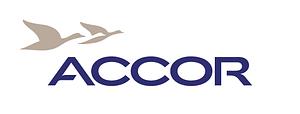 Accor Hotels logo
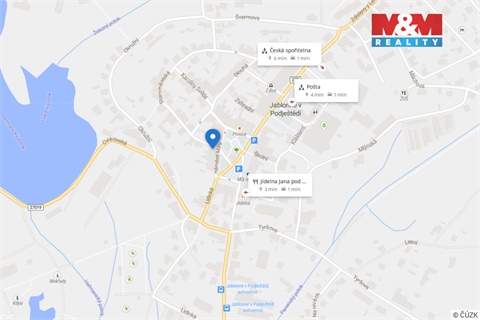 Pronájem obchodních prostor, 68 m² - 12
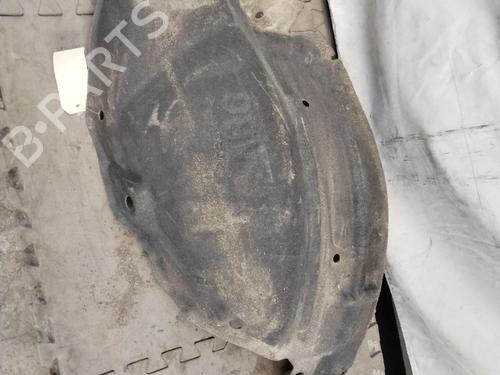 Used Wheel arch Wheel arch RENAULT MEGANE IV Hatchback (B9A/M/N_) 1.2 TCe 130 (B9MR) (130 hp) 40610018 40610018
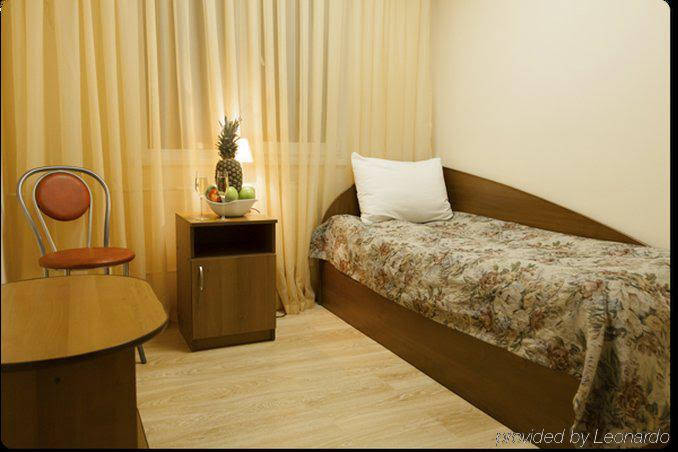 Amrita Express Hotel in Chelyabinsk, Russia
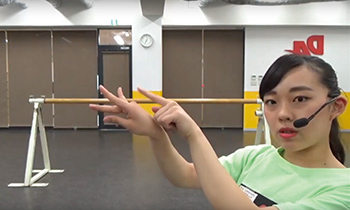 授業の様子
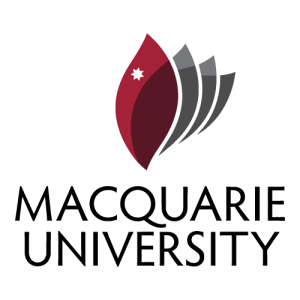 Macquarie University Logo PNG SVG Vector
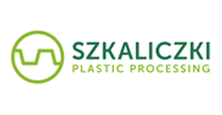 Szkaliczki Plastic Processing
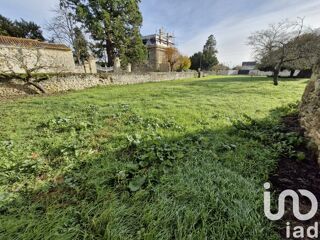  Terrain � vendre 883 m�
* * * *
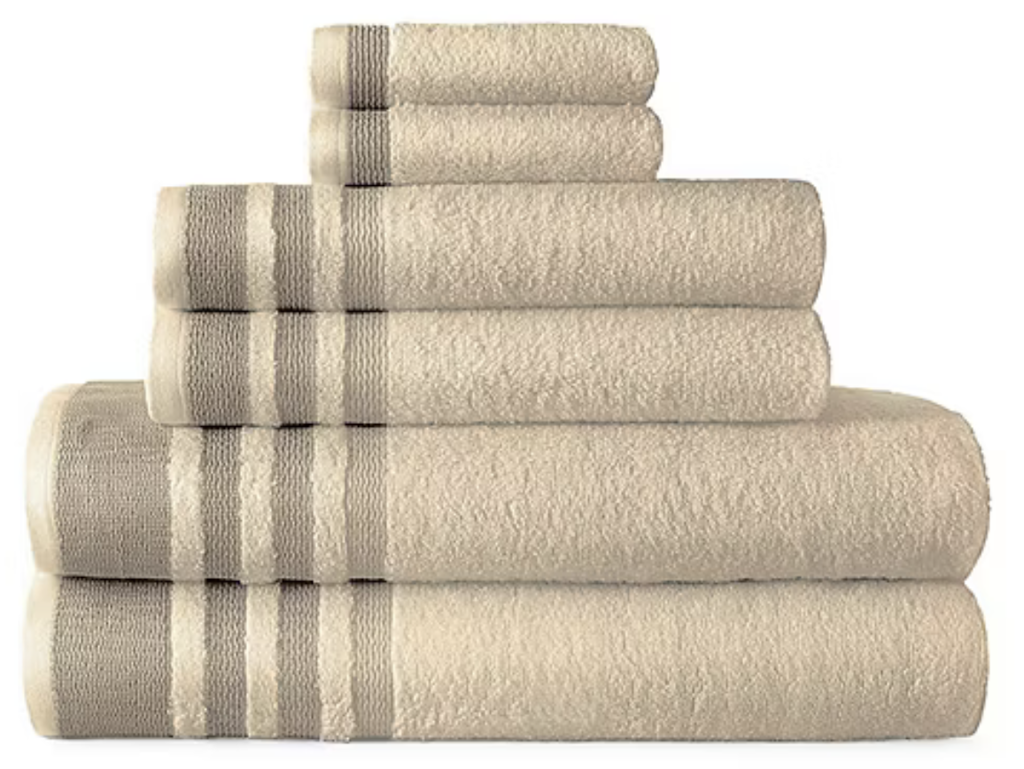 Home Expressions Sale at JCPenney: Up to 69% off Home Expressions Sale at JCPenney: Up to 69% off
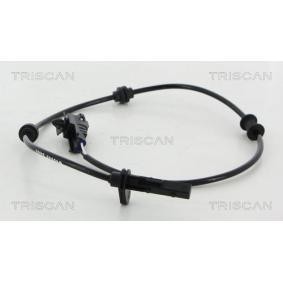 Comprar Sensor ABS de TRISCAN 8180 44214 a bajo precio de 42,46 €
* * * *
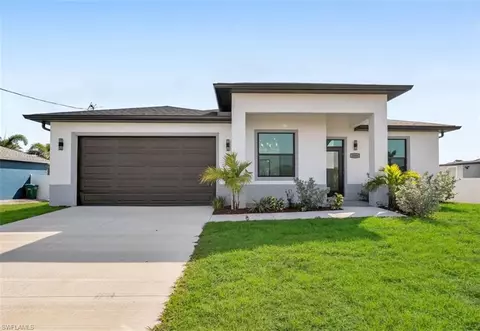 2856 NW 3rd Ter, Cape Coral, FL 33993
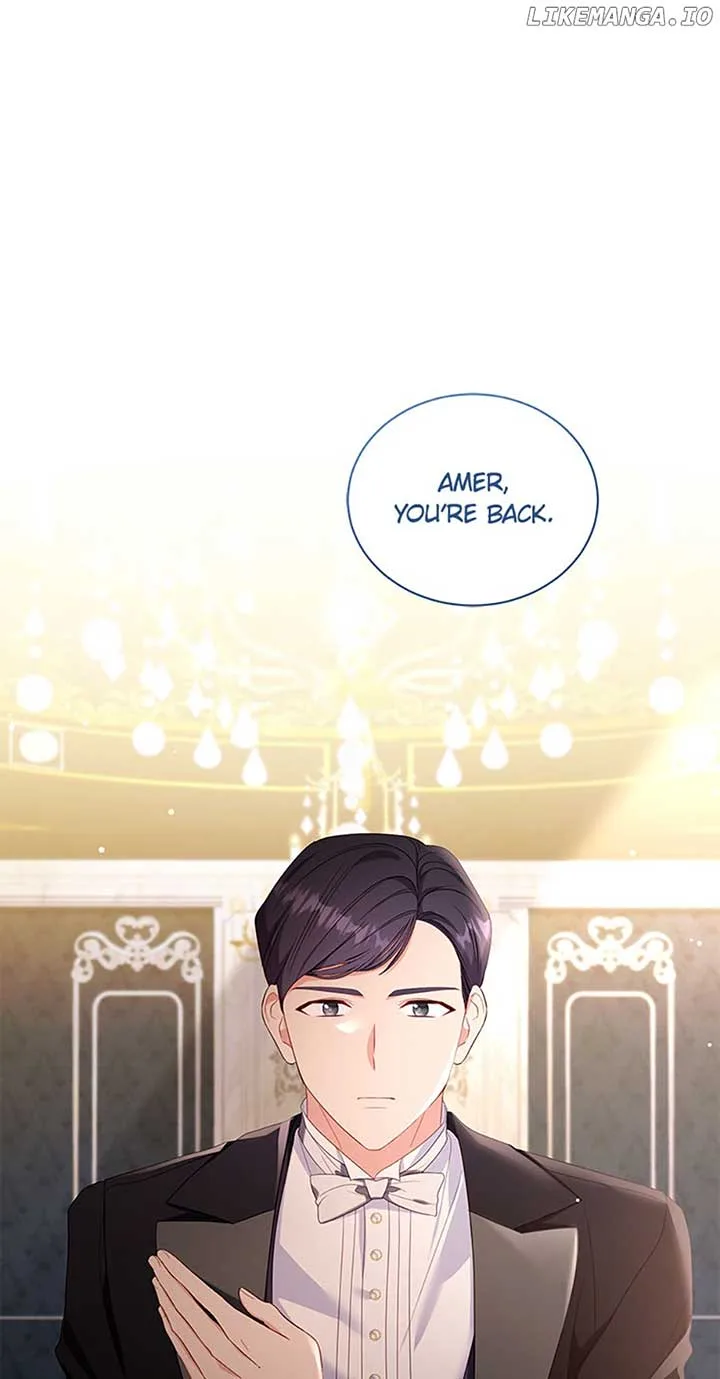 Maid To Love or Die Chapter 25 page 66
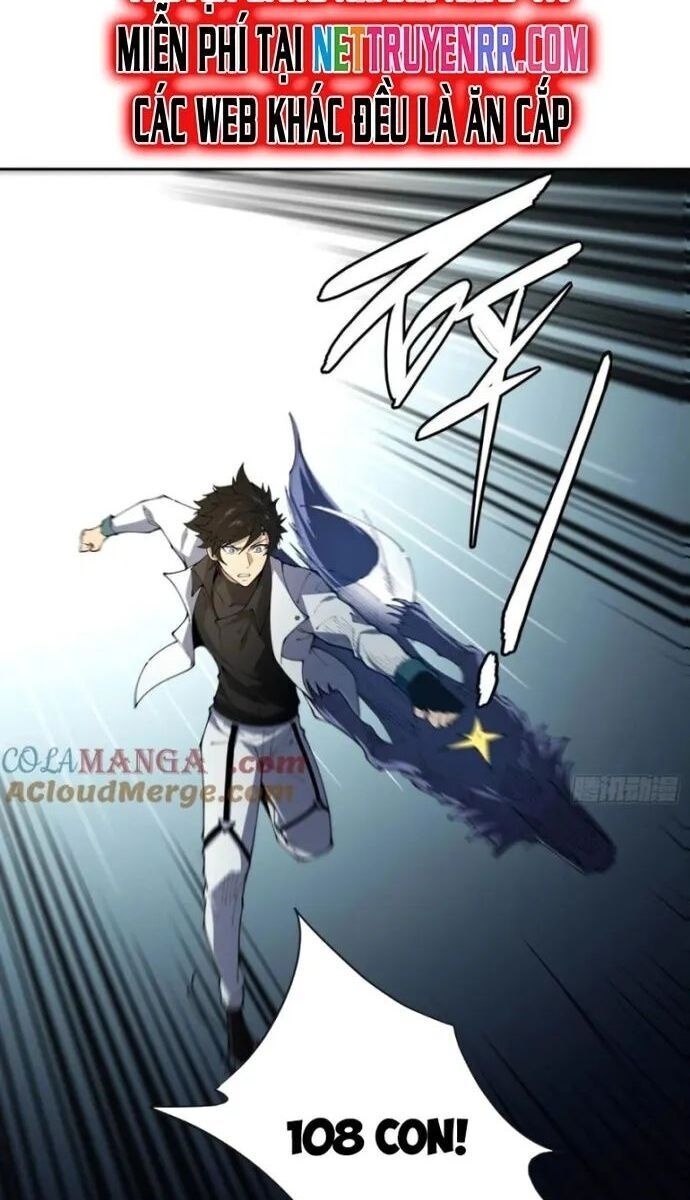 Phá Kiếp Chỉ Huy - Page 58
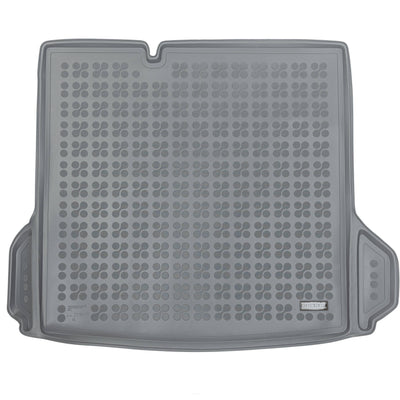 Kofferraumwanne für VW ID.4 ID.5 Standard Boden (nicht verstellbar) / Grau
* * * *
Work task: Extract the part of the records that opens with the line containing "Used Wheel arch" and closes with the line containing "Terrain � vendre 883 m�". Take only those lines, exactly, and no pictures.

Output of the exercise:
 Used Wheel arch Wheel arch RENAULT MEGANE IV Hatchback (B9A/M/N_) 1.2 TCe 130 (B9MR) (130 hp) 40610018 40610018
 Amrita Express Hotel in Chelyabinsk, Russia
 授業の様子
 Macquarie University Logo PNG SVG Vector
 Szkaliczki Plastic Processing
  Terrain � vendre 883 m�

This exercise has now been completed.